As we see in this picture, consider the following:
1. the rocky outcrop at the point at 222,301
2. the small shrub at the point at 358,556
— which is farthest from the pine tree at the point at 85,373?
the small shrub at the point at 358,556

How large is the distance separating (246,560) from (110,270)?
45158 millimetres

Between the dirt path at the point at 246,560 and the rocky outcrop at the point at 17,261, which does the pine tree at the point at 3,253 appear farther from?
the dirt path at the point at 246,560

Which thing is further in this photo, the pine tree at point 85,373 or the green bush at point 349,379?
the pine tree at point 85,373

::::::::

What is asked. Reproduce all four entries above verbatim, each with its answer.

Output of the task.
As we see in this picture, consider the following:
1. the rocky outcrop at the point at 222,301
2. the small shrub at the point at 358,556
— which is farthest from the pine tree at the point at 85,373?
the small shrub at the point at 358,556

How large is the distance separating (246,560) from (110,270)?
45158 millimetres

Between the dirt path at the point at 246,560 and the rocky outcrop at the point at 17,261, which does the pine tree at the point at 3,253 appear farther from?
the dirt path at the point at 246,560

Which thing is further in this photo, the pine tree at point 85,373 or the green bush at point 349,379?
the pine tree at point 85,373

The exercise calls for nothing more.